What the task asks
You are asked to copy the entire listing exactly, apart from its pictures.

Available data
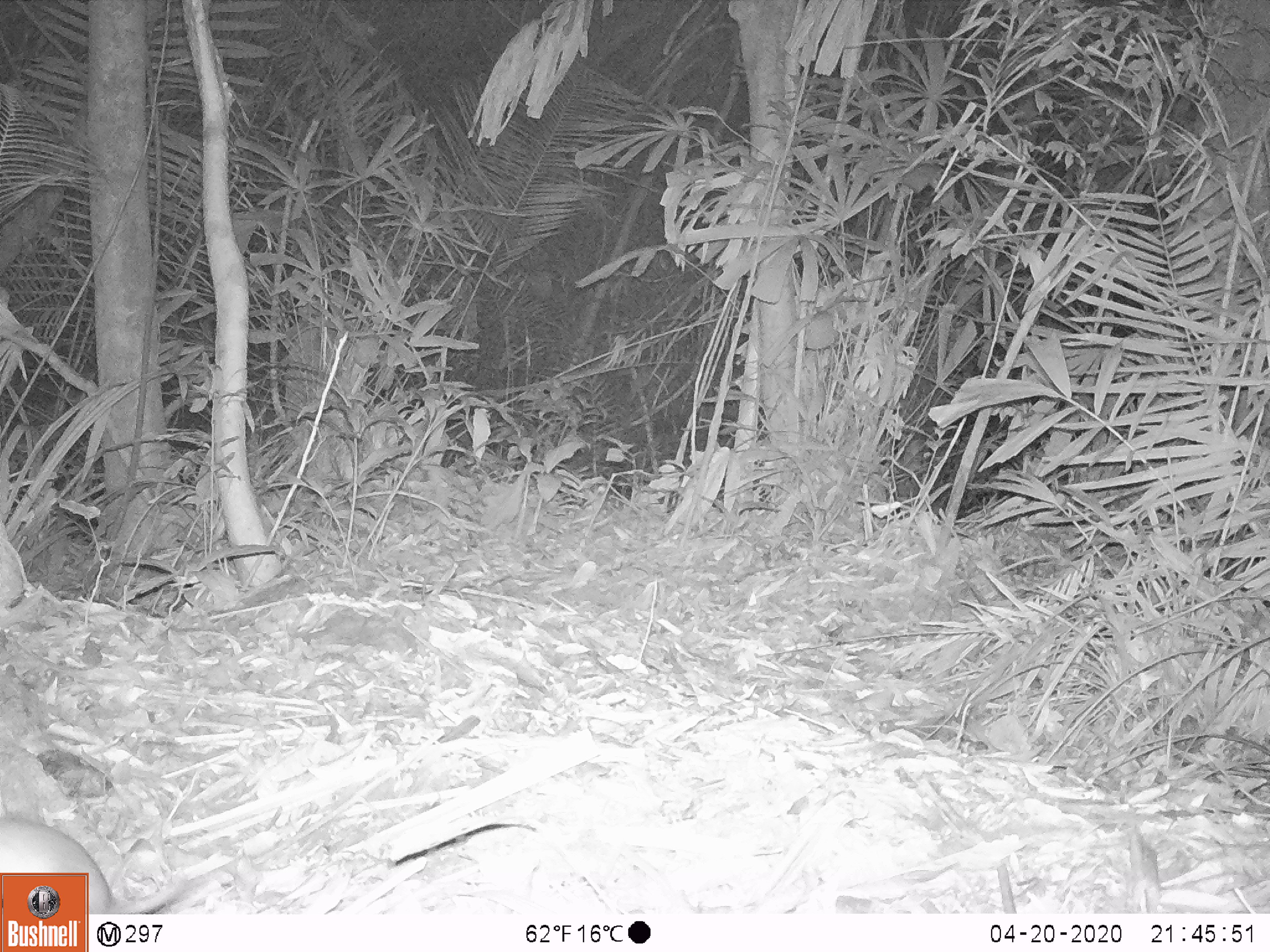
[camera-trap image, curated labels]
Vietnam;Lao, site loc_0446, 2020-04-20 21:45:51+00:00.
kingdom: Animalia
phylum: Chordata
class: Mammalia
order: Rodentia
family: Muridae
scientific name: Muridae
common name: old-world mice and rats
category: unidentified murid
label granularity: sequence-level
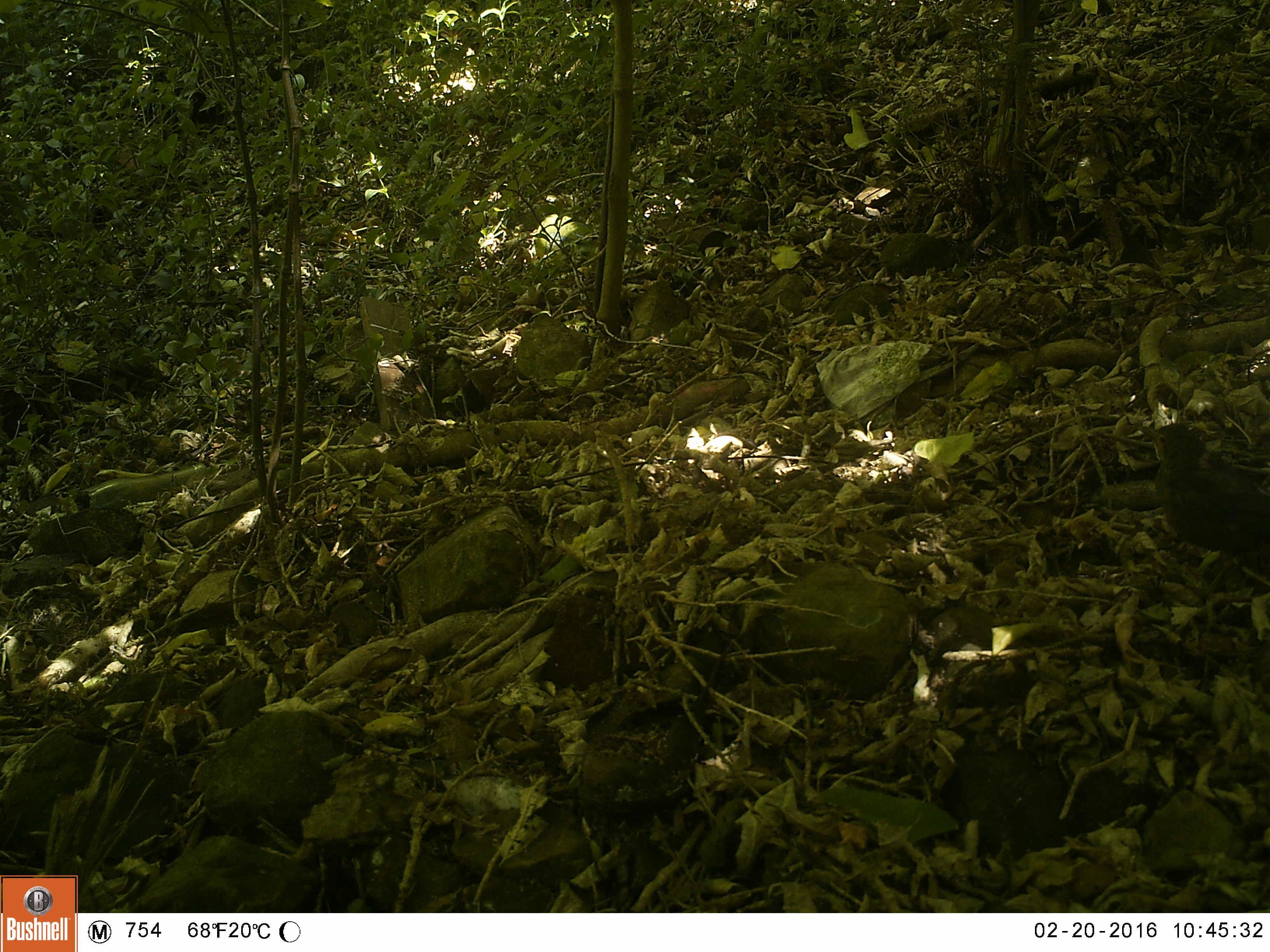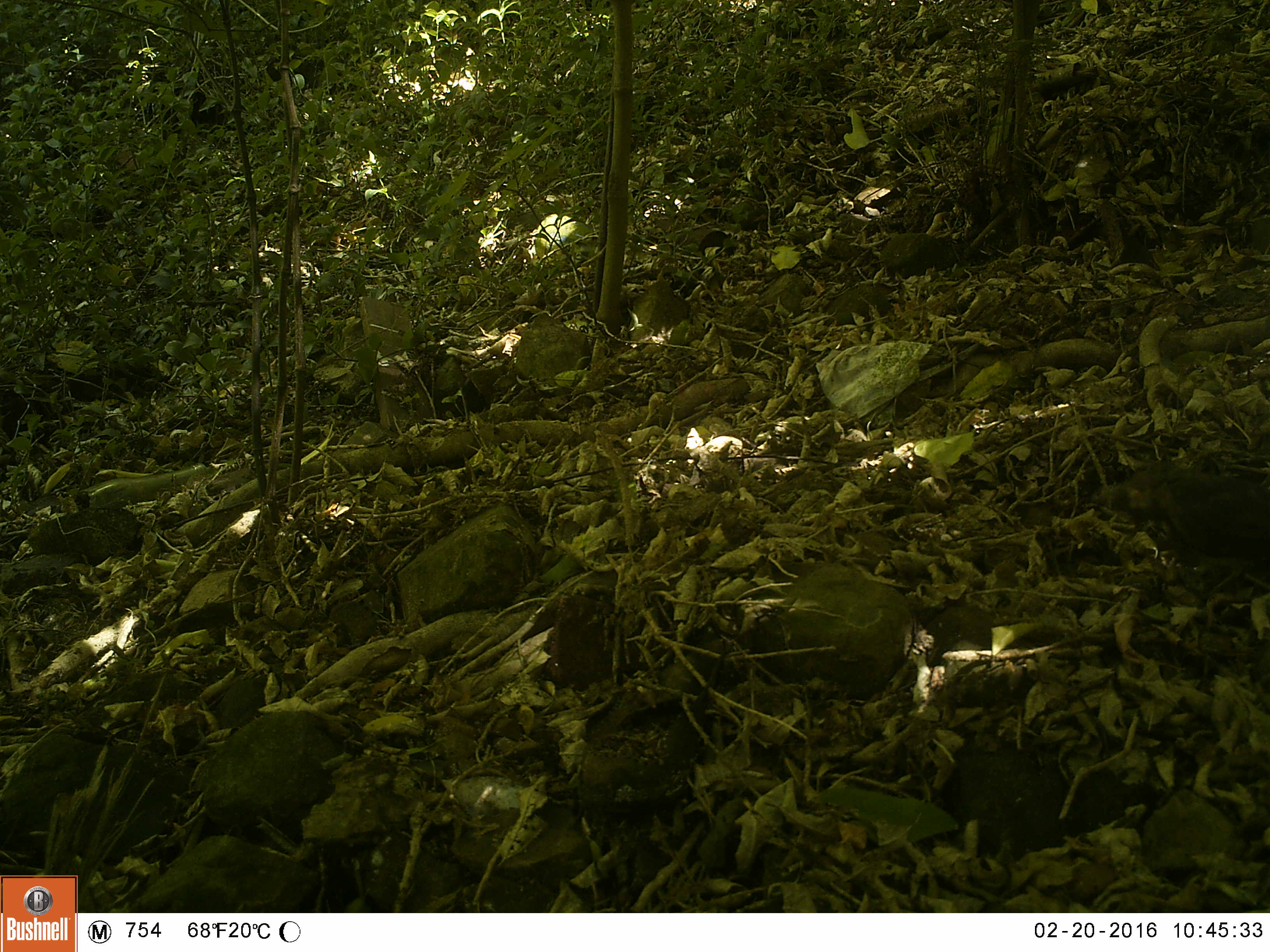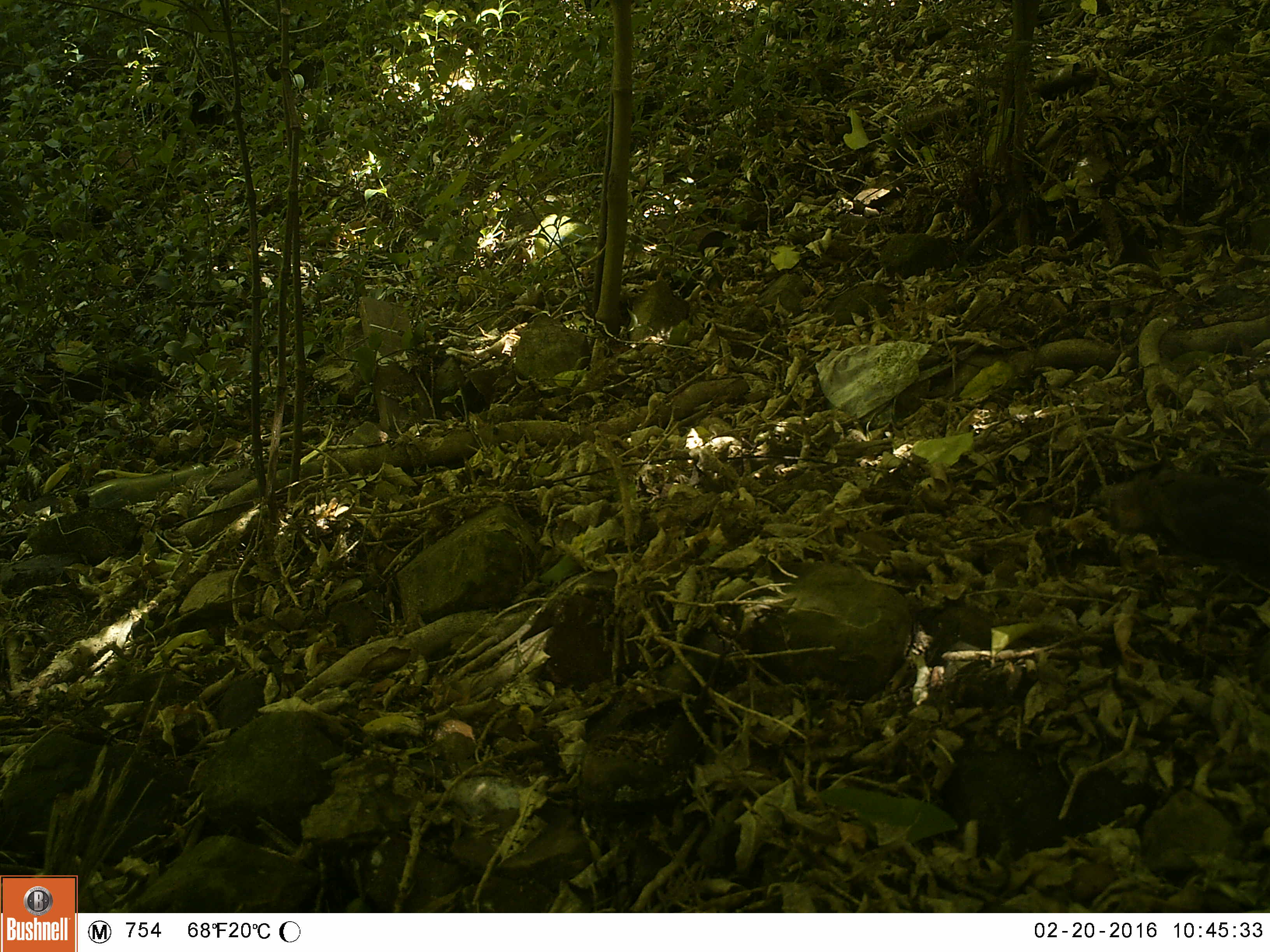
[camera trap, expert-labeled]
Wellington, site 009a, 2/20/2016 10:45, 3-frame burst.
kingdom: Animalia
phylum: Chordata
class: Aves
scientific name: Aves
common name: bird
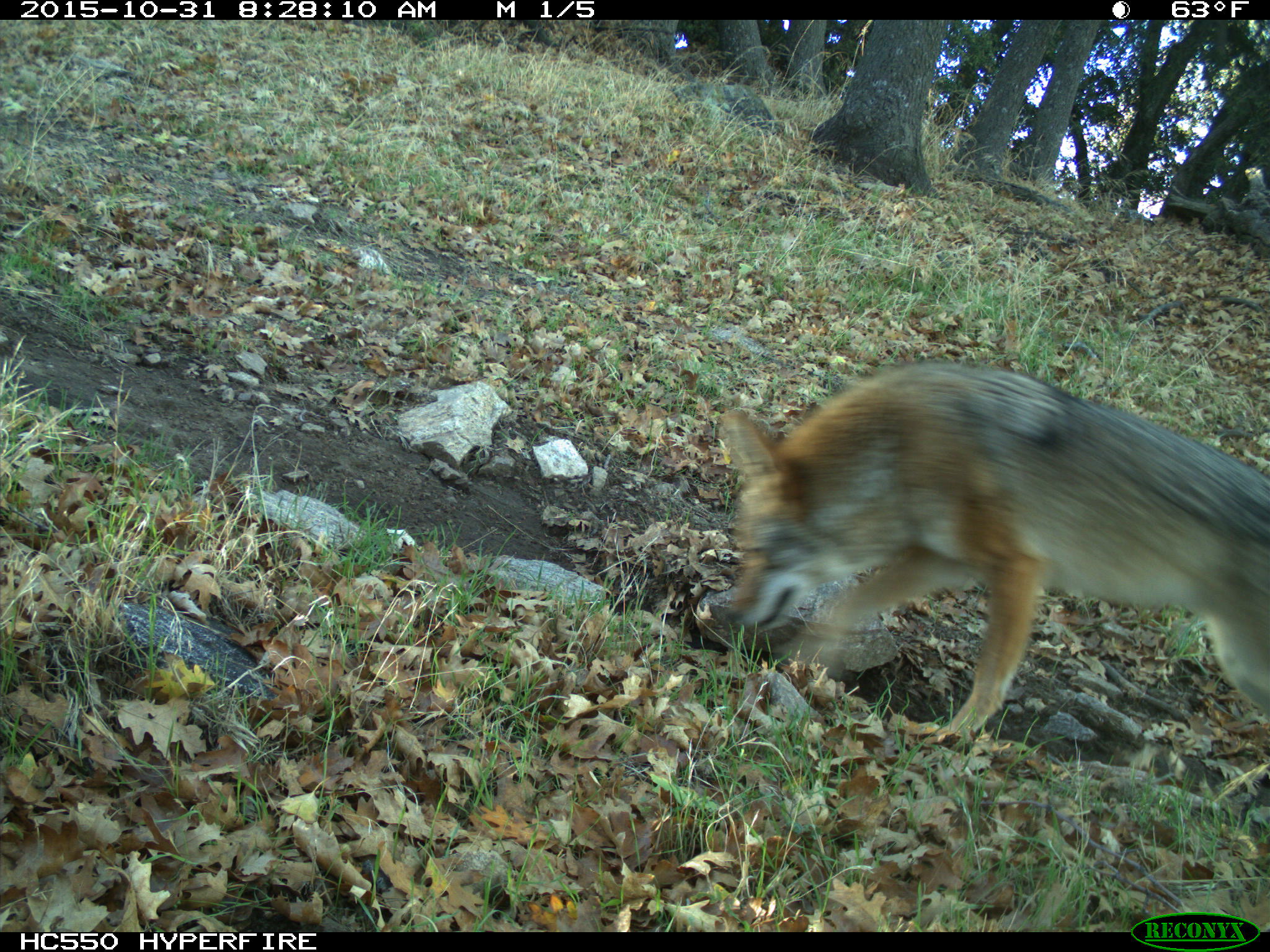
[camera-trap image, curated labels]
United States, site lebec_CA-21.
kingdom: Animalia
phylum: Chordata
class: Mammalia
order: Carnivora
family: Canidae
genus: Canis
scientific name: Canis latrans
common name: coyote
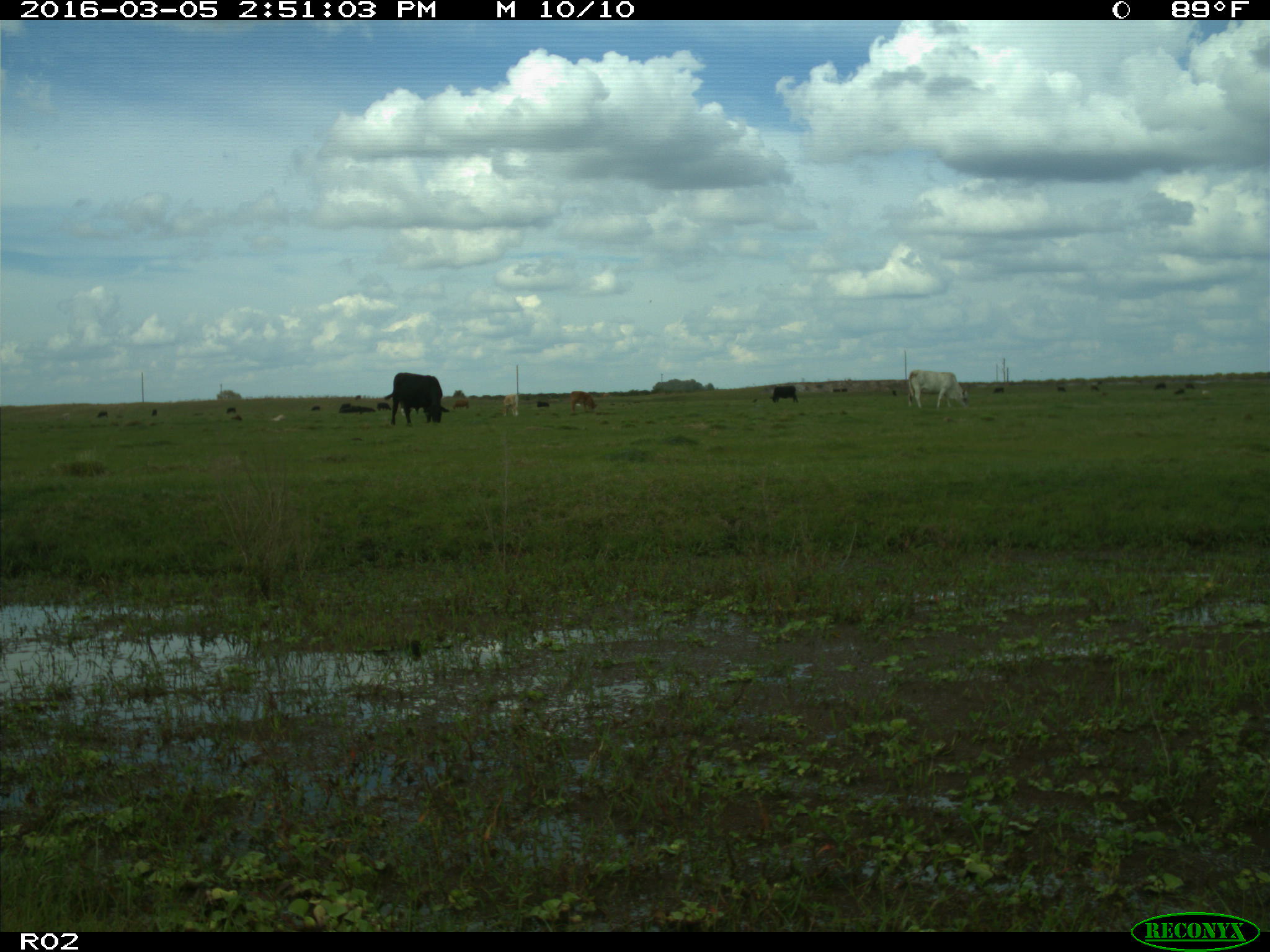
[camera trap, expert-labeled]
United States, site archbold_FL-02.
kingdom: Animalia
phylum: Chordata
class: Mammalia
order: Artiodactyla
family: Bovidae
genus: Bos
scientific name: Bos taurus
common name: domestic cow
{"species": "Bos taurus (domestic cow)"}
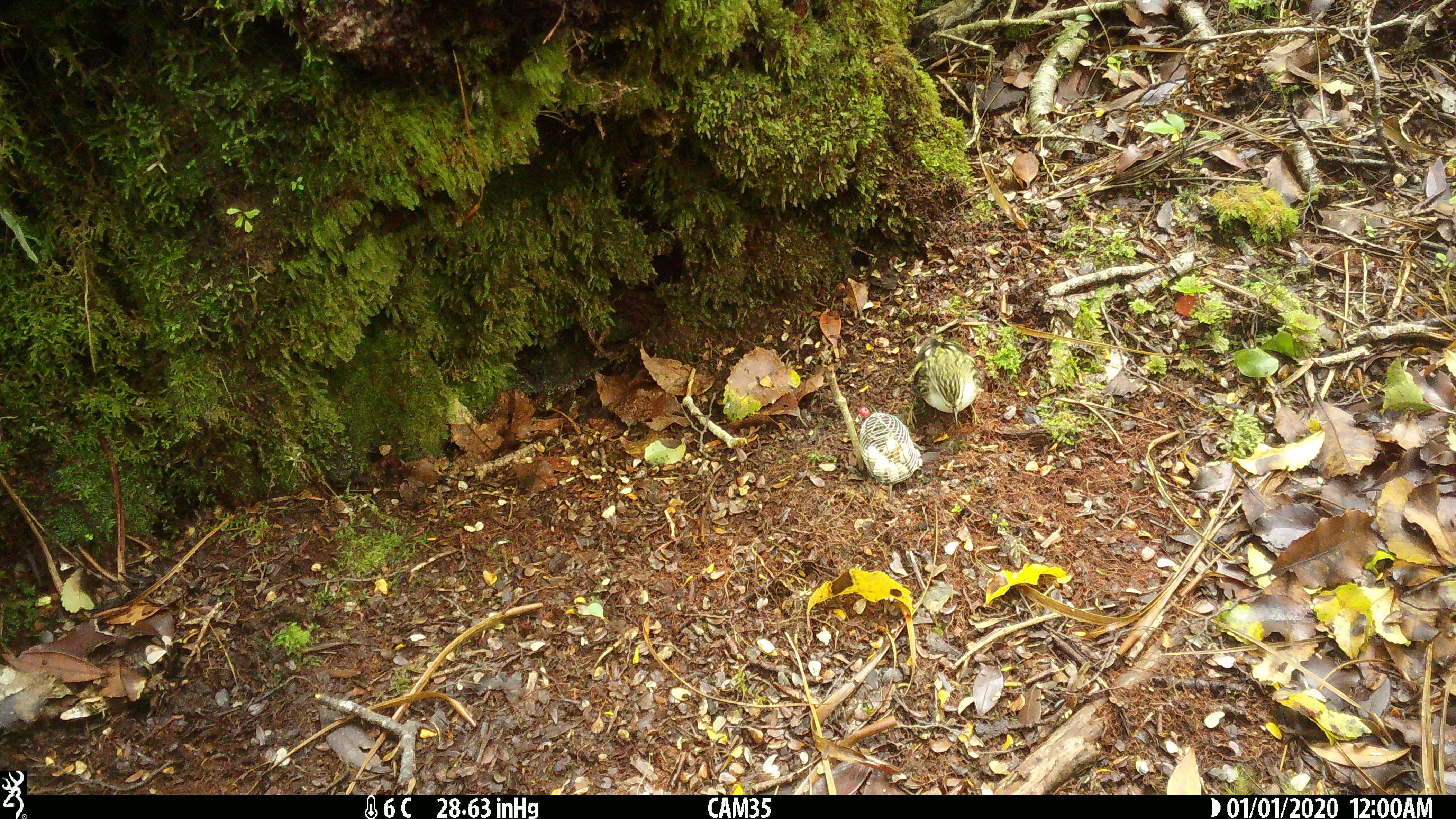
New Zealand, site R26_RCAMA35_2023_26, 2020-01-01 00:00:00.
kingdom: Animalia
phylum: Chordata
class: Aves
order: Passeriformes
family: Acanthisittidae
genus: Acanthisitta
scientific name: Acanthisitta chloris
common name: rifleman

Response to the exercise
[camera-trap image, curated labels]
Vietnam;Lao, site loc_0446, 2020-04-20 21:45:51+00:00.
kingdom: Animalia
phylum: Chordata
class: Mammalia
order: Rodentia
family: Muridae
scientific name: Muridae
common name: old-world mice and rats
category: unidentified murid
label granularity: sequence-level
[camera trap, expert-labeled]
Wellington, site 009a, 2/20/2016 10:45, 3-frame burst.
kingdom: Animalia
phylum: Chordata
class: Aves
scientific name: Aves
common name: bird
[camera-trap image, curated labels]
United States, site lebec_CA-21.
kingdom: Animalia
phylum: Chordata
class: Mammalia
order: Carnivora
family: Canidae
genus: Canis
scientific name: Canis latrans
common name: coyote
[camera trap, expert-labeled]
United States, site archbold_FL-02.
kingdom: Animalia
phylum: Chordata
class: Mammalia
order: Artiodactyla
family: Bovidae
genus: Bos
scientific name: Bos taurus
common name: domestic cow
{"species": "Bos taurus (domestic cow)"}
New Zealand, site R26_RCAMA35_2023_26, 2020-01-01 00:00:00.
kingdom: Animalia
phylum: Chordata
class: Aves
order: Passeriformes
family: Acanthisittidae
genus: Acanthisitta
scientific name: Acanthisitta chloris
common name: rifleman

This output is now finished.